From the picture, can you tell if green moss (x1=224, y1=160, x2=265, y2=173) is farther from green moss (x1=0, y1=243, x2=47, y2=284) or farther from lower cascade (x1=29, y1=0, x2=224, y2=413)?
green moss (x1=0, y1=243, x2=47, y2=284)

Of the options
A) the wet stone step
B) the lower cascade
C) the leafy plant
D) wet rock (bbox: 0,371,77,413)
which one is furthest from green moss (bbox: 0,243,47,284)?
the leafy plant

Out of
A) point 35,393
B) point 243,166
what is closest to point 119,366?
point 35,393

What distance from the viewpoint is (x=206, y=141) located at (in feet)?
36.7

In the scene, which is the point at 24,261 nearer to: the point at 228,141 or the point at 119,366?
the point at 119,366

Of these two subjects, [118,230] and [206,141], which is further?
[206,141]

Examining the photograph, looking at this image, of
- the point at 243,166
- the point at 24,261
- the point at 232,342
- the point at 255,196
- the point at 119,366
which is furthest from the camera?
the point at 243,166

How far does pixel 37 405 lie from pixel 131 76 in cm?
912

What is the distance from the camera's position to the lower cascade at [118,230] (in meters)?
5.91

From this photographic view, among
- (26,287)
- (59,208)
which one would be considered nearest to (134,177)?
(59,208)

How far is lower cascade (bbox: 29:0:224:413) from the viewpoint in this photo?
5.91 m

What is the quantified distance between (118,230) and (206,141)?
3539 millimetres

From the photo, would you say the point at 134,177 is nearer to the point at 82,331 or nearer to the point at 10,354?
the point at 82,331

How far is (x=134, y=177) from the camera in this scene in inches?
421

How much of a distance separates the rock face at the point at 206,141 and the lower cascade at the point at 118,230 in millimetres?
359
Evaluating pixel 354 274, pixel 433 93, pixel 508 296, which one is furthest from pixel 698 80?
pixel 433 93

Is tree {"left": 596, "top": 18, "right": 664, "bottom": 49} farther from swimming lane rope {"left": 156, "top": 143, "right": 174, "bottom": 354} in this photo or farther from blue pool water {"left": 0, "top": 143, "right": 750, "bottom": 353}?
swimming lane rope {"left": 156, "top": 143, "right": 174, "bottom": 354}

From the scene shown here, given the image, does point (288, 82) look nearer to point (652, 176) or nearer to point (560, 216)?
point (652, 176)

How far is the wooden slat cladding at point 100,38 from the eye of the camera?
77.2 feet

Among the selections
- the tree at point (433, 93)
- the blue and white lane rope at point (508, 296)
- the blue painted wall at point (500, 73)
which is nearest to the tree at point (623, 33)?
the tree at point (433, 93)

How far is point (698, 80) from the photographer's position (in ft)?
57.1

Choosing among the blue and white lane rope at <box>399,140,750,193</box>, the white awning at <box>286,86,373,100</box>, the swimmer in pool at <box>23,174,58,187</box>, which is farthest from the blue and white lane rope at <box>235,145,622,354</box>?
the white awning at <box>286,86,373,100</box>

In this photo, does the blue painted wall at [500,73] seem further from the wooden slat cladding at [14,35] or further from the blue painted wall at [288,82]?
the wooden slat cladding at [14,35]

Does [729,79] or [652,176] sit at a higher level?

___

Task brief: Please convert the lines from the one containing "From the photo, would" through the end of the items, inclusive, into a numbered list that leaves out blank lines.

Response to this task:
1. From the photo, would you say the point at 134,177 is nearer to the point at 82,331 or nearer to the point at 10,354?
2. the point at 82,331
3. How far is (x=134, y=177) from the camera in this scene in inches?
4. 421
5. How much of a distance separates the rock face at the point at 206,141 and the lower cascade at the point at 118,230 in millimetres?
6. 359
7. Evaluating pixel 354 274, pixel 433 93, pixel 508 296, which one is furthest from pixel 698 80?
8. pixel 433 93
9. Is tree {"left": 596, "top": 18, "right": 664, "bottom": 49} farther from swimming lane rope {"left": 156, "top": 143, "right": 174, "bottom": 354} in this photo or farther from blue pool water {"left": 0, "top": 143, "right": 750, "bottom": 353}?
10. swimming lane rope {"left": 156, "top": 143, "right": 174, "bottom": 354}
11. From the scene shown here, given the image, does point (288, 82) look nearer to point (652, 176) or nearer to point (560, 216)?
12. point (652, 176)
13. How far is the wooden slat cladding at point 100,38 from the eye of the camera?
14. 77.2 feet
15. Among the selections
16. - the tree at point (433, 93)
17. - the blue and white lane rope at point (508, 296)
18. - the blue painted wall at point (500, 73)
19. which is nearest to the tree at point (623, 33)?
20. the tree at point (433, 93)
21. How far is point (698, 80) from the photographer's position (in ft)?
22. 57.1
23. Choosing among the blue and white lane rope at <box>399,140,750,193</box>, the white awning at <box>286,86,373,100</box>, the swimmer in pool at <box>23,174,58,187</box>, which is farthest from the blue and white lane rope at <box>235,145,622,354</box>?
24. the white awning at <box>286,86,373,100</box>
25. In this photo, does the blue painted wall at [500,73] seem further from the wooden slat cladding at [14,35] or further from the blue painted wall at [288,82]?
26. the wooden slat cladding at [14,35]
27. Does [729,79] or [652,176] sit at a higher level?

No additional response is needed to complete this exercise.